When governments have contempt for the law

There is an alarming trend in Canada in the past few months of governments demonstrating contempt for the law and for people’s civil liberties. This morning I received an email alert from the Council of Canadians:

The CBC reports that, “A proposed BC law would allow municipal officials (in Whistler, Vancouver and Richmond) to enter homes (with just 24 hours notice) to seize unauthorized and possibly anti-Olympic signs on short notice (says) the BC Civil Liberties Association.”

Bill 13, the Miscellaneous Statues Amendment Act, introduced on October 8 to amend the Municipalities Enabling and Validating Act, means so-called ‘violators’ could be fined up to $10,000 a day and jailed up to six months.

The law would allow these three host municipalities to remove unauthorized signs during the period of the 2010 Olympic and Paralympic Winter Games, February 1 to March 31.

In June, the City of Vancouver passed “the 2010 Olympic and Paralympic Winter Games bylaw to restrict the distribution and exhibition of unapproved advertising material and signs in any Olympic area during the Games.”

“Legal experts say the definition of an unapproved sign is open to interpretation. The BC Civil Liberties Association has been warning for several months that the vague wording might be used against anti-Olympic signs or promotions for anti-Olympic events or material.”

The Council of Canadians has started to raise concerns about key Olympic sponsors – including Coca-Cola/ Dasani bottled water – and how these corporations use the Olympics to “greenwash” their business practices. It is our intention to distribute signs and materials with messages reflective of these concerns.

The province says Bill 13 is intended to stop ‘ambush marketing’, a term used to describe advertising by entities that infringe on the rights of corporations that have paid for Olympic sponsorship rights.”

This follows months of reports about anti-Olympics activists being harassed, stopped in the street to be questioned, their neighbours and workmates being questioned – all in the interests of so-called security.

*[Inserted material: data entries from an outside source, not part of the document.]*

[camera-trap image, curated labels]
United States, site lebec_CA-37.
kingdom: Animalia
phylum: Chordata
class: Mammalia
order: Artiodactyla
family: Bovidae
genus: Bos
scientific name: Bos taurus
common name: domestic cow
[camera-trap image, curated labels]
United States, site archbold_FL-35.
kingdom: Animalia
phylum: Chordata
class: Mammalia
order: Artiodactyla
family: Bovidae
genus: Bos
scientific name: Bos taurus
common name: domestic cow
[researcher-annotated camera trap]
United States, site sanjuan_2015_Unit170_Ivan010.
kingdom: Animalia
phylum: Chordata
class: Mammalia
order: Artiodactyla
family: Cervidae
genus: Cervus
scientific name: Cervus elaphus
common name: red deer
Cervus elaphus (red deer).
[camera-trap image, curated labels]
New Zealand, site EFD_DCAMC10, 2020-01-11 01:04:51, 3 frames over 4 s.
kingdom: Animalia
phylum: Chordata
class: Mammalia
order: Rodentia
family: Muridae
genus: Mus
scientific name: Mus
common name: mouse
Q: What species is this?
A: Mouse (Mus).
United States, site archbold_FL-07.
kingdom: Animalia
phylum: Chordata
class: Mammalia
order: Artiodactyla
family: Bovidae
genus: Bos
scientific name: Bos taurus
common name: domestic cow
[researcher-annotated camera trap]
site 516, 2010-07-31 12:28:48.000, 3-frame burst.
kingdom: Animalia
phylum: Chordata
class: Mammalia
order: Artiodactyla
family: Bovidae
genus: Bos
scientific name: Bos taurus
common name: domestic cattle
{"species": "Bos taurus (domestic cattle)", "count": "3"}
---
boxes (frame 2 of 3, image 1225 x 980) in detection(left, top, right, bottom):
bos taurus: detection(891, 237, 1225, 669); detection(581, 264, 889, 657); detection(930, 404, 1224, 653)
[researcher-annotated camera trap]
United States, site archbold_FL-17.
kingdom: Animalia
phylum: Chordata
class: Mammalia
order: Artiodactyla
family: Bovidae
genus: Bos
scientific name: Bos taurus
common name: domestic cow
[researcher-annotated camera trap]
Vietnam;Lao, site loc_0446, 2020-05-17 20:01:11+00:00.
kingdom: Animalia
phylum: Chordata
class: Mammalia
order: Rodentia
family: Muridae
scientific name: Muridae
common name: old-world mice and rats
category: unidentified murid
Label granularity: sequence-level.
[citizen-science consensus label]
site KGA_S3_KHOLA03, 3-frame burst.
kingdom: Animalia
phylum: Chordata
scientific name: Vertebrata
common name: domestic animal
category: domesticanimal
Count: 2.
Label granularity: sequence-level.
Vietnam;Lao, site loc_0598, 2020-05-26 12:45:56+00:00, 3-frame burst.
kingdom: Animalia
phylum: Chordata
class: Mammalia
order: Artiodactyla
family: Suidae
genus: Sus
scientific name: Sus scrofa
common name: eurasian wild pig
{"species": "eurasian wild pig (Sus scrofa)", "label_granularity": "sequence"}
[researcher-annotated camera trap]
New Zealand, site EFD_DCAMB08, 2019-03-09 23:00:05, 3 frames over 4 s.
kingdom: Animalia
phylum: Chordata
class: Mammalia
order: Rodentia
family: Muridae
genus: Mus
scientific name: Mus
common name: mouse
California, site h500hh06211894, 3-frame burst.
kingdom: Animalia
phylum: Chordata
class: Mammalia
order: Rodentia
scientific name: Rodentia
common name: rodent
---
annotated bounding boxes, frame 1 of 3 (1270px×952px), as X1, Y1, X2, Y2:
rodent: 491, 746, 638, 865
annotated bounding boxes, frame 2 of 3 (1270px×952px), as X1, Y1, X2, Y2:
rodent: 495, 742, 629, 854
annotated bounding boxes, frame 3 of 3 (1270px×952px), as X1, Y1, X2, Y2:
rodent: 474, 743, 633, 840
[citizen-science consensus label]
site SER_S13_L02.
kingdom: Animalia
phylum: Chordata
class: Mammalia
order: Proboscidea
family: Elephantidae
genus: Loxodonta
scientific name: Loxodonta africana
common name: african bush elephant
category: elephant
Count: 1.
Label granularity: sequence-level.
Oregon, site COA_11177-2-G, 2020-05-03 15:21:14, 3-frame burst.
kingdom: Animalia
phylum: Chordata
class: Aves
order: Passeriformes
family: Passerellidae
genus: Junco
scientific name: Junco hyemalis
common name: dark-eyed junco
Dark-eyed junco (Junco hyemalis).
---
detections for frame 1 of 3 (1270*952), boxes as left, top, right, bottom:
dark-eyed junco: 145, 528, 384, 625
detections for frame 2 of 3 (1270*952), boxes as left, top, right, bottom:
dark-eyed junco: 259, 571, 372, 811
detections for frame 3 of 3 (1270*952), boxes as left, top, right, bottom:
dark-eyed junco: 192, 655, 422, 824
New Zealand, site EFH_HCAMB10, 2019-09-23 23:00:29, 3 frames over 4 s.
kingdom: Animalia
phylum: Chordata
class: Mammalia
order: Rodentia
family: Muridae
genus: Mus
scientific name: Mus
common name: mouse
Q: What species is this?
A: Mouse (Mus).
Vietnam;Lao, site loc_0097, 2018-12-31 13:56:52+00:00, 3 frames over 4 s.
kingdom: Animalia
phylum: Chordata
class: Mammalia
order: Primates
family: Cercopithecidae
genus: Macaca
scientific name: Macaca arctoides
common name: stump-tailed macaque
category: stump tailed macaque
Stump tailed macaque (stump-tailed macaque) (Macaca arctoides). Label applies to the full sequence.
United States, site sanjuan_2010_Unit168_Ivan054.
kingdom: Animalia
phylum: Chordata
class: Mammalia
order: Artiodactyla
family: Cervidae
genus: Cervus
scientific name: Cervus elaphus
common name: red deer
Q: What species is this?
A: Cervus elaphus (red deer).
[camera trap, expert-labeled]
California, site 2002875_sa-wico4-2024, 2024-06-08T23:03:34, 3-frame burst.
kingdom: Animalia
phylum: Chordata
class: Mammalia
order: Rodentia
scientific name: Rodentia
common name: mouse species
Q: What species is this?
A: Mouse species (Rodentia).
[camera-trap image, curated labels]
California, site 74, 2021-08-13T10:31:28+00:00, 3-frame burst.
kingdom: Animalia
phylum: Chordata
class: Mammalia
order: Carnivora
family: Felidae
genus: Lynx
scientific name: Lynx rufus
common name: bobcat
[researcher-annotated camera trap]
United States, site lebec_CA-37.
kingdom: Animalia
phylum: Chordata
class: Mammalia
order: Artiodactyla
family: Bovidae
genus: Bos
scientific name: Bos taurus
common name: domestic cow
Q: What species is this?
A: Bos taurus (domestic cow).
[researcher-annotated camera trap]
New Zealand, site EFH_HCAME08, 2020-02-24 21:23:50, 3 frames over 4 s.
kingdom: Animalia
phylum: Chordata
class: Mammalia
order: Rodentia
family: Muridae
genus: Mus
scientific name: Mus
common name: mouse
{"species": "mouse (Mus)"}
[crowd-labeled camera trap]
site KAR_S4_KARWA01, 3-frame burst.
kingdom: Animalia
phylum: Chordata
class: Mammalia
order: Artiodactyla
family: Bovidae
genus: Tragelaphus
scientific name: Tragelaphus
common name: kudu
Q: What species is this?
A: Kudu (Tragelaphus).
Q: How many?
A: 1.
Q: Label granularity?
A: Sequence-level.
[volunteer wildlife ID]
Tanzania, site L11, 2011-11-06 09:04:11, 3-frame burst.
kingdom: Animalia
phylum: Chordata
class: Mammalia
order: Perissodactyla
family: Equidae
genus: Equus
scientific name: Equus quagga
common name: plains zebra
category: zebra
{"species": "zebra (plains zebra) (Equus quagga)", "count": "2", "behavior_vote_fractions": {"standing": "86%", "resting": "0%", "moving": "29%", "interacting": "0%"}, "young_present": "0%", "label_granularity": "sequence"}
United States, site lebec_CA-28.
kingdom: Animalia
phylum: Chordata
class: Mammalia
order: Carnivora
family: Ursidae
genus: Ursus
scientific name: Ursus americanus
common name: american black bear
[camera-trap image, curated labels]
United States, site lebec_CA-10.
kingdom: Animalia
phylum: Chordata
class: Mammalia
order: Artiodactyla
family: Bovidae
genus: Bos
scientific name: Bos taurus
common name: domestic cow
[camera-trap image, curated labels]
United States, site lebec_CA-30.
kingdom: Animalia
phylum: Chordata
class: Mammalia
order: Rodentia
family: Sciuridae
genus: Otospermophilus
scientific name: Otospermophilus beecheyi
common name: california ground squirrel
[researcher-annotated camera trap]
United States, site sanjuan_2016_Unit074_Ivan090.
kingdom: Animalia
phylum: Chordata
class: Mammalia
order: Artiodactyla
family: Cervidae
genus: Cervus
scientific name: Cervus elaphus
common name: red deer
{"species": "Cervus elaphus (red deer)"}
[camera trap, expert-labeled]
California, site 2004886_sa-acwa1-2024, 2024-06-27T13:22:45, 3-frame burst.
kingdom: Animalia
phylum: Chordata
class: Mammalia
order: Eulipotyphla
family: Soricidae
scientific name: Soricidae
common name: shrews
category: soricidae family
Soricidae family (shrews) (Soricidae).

Yet there has been little outcry with the exception of the BC Civil Liberties Association. If this is the new normal for the treatment of protesters and dissent we are all in very big trouble.

Harper attacks a government  inquiry

At the same time that legitimate dissent is being criminalized in BC, the Harper Conservatives are doing everything they can to block, delay and otherwise derail the on-going investigation in to the Afghan torture inquiry – the one looking at Canada’s likely violation of international law by handing over Afghan prisoners to the torture-prone Afghan  police.

The effort to stop the inquiry has been followed by Globe and mail reporter Tu Thanh Ha.. He revealed that the government has put forward eight motions that seek “to eliminate witnesses, question the inquiry’s jurisdiction and hold up proceedings.”  It even has tried to radically alter the normal back-and-forth of cross examination, demanding that   “..witnesses take questions in writing and then have the transcript of their answers edited before the inquiry lawyers sees them.”

The government has engaged in such an intense campaign of intimidation of witnesses that only one has been willing to come forward to do pre-hearing interviews.This summer a lawyer from the Justice lawyer sent a letter to witnesses who had been subpoenaed to appear before the commission warning them that their reputations (and by implication their careers) were at risk if they took part in pre-hearing interviews. Lori Bokenfohr, lawyer for diplomat Richard Colvin, the single witness brave enough to come forward, stated in a letter to the government lawyer: “According to your letter, as a result of participating in pre-hearing interviews, government servants might face accusations of lying during public hearings, face greater risk to reputation and carry the potential moral burden of unwittingly exposing military and other colleagues and peers to disciplinary penalties.”

I have seen virtually nothing in the other mainstream media, including the CBC, on this frightening abuse of executive power.  It is typical of the major media outlets – in the rare cases where investigative pieces are written, they are ignored by the competition because they didn’t originate the story.

These issues and others go beyond the question of civil liberties and to the core of democracy. And each time they get away with it, the security-state apparatus simply moves the bar higher. We are all in peril.